- _EXERCISE GOAL_:
Without the pictures, give the entries below again exactly as written.
## Start INPUT DATA
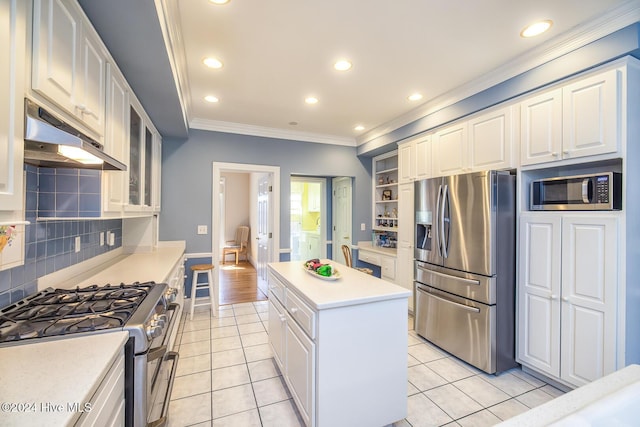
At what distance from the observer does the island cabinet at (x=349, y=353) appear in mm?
1573

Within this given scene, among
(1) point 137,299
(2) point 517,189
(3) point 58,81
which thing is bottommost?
(1) point 137,299

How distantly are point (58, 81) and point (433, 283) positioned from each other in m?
3.09

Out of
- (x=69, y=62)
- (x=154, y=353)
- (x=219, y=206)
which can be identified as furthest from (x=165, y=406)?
(x=219, y=206)

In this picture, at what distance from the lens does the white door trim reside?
4.05 meters

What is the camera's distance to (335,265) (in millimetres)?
2555

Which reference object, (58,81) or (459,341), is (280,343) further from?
(58,81)

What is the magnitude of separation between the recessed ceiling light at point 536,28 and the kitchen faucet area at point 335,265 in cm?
2

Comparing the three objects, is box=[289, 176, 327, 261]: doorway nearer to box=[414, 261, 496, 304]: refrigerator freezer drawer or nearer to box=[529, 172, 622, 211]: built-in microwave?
box=[414, 261, 496, 304]: refrigerator freezer drawer

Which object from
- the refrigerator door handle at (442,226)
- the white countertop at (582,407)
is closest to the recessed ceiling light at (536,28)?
the refrigerator door handle at (442,226)

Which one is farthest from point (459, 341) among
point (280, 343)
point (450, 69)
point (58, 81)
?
point (58, 81)

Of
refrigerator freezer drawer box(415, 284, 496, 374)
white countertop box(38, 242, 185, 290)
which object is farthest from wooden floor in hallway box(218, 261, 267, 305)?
refrigerator freezer drawer box(415, 284, 496, 374)

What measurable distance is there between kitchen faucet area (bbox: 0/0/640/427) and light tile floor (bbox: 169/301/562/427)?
2cm

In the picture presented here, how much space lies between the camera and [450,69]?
2.55 meters

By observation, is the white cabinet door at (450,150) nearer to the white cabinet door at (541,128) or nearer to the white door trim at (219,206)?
the white cabinet door at (541,128)
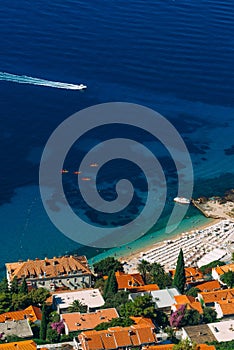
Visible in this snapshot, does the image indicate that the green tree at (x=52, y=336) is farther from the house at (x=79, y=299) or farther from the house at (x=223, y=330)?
the house at (x=223, y=330)

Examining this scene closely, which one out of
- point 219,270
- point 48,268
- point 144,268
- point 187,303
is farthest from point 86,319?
point 219,270

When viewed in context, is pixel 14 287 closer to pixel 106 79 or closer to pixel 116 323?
pixel 116 323

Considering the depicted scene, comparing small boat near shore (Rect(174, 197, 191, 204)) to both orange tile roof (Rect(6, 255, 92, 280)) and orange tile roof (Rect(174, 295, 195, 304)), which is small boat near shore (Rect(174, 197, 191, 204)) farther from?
orange tile roof (Rect(174, 295, 195, 304))

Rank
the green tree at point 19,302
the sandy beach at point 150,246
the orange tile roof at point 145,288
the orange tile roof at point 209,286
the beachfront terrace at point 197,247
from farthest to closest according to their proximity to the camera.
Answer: the sandy beach at point 150,246
the beachfront terrace at point 197,247
the orange tile roof at point 209,286
the orange tile roof at point 145,288
the green tree at point 19,302

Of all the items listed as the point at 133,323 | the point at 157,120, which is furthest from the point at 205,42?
the point at 133,323

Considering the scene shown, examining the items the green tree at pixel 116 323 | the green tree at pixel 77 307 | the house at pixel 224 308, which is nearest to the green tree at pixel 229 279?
the house at pixel 224 308

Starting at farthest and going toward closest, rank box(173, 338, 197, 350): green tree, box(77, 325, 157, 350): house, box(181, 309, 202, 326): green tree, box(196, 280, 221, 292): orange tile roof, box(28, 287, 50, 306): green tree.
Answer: box(196, 280, 221, 292): orange tile roof, box(28, 287, 50, 306): green tree, box(181, 309, 202, 326): green tree, box(77, 325, 157, 350): house, box(173, 338, 197, 350): green tree

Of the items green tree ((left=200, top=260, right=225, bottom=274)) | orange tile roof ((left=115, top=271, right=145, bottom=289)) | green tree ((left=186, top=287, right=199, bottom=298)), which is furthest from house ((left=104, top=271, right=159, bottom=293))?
green tree ((left=200, top=260, right=225, bottom=274))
## End INPUT DATA
- _EXPECTED ANSWER_:
At what distance from the observer does the island cabinet at (x=349, y=353) appear in mm?
1573

Within this given scene, among
(1) point 137,299
(2) point 517,189
(3) point 58,81
which thing is bottommost?
(1) point 137,299

How distantly are point (58, 81) and point (433, 283) positioned from each other in m?
3.09

Out of
- (x=69, y=62)
- (x=154, y=353)
- (x=219, y=206)
which can be identified as furthest from (x=165, y=406)?
(x=219, y=206)

In this picture, at what distance from the lens does the white door trim reside?
4.05 meters

What is the camera's distance to (335,265) (in millimetres)?
2555

Which reference object, (58,81) or (459,341), is (280,343) further from?
(58,81)

What is the magnitude of separation between the recessed ceiling light at point 536,28 and the kitchen faucet area at point 335,265 in cm?
2

Comparing the three objects, is box=[289, 176, 327, 261]: doorway nearer to box=[414, 261, 496, 304]: refrigerator freezer drawer or nearer to box=[529, 172, 622, 211]: built-in microwave?
box=[414, 261, 496, 304]: refrigerator freezer drawer

Which object from
- the refrigerator door handle at (442,226)
- the white countertop at (582,407)
is closest to the recessed ceiling light at (536,28)?
the refrigerator door handle at (442,226)

Which one is farthest from point (459, 341) among
point (280, 343)
point (450, 69)
point (58, 81)
?
point (58, 81)

Of
refrigerator freezer drawer box(415, 284, 496, 374)
white countertop box(38, 242, 185, 290)
which object is farthest from wooden floor in hallway box(218, 261, 267, 305)?
refrigerator freezer drawer box(415, 284, 496, 374)

What measurable distance is there between kitchen faucet area (bbox: 0/0/640/427) and light tile floor (bbox: 169/301/562/427)?
2cm

In the picture presented here, how much space lies between the camera and [450,69]?
2.55 meters

By observation, is the white cabinet door at (450,150) nearer to the white cabinet door at (541,128) or nearer to the white door trim at (219,206)?
the white cabinet door at (541,128)
Visible in this snapshot, does the image indicate that the green tree at (x=52, y=336) is farther from the house at (x=79, y=299) or farther from the house at (x=223, y=330)?
the house at (x=223, y=330)

Examining this scene closely, which one out of
- point 219,270
- point 48,268
- point 144,268
- point 187,303
is farthest from point 86,319?
point 219,270

When viewed in context, is pixel 14 287 closer to pixel 106 79 or closer to pixel 116 323?
pixel 116 323

Considering the depicted scene, comparing small boat near shore (Rect(174, 197, 191, 204)) to both orange tile roof (Rect(6, 255, 92, 280)) and orange tile roof (Rect(174, 295, 195, 304)), which is small boat near shore (Rect(174, 197, 191, 204)) farther from?
orange tile roof (Rect(174, 295, 195, 304))

Rank
the green tree at point 19,302
the sandy beach at point 150,246
the orange tile roof at point 145,288
the orange tile roof at point 209,286
the beachfront terrace at point 197,247
from farthest to closest according to their proximity to the camera.
Answer: the sandy beach at point 150,246
the beachfront terrace at point 197,247
the orange tile roof at point 209,286
the orange tile roof at point 145,288
the green tree at point 19,302

Of all the items listed as the point at 133,323 | the point at 157,120, which is furthest from the point at 205,42?
the point at 133,323

Considering the scene shown, examining the items the green tree at pixel 116 323 | the green tree at pixel 77 307 | the house at pixel 224 308, which is nearest to the green tree at pixel 229 279?
the house at pixel 224 308

Starting at farthest and going toward closest, rank box(173, 338, 197, 350): green tree, box(77, 325, 157, 350): house, box(181, 309, 202, 326): green tree, box(196, 280, 221, 292): orange tile roof, box(28, 287, 50, 306): green tree.
Answer: box(196, 280, 221, 292): orange tile roof, box(28, 287, 50, 306): green tree, box(181, 309, 202, 326): green tree, box(77, 325, 157, 350): house, box(173, 338, 197, 350): green tree

Of the items green tree ((left=200, top=260, right=225, bottom=274)) | orange tile roof ((left=115, top=271, right=145, bottom=289)) | green tree ((left=186, top=287, right=199, bottom=298)), which is furthest from house ((left=104, top=271, right=159, bottom=293))?
green tree ((left=200, top=260, right=225, bottom=274))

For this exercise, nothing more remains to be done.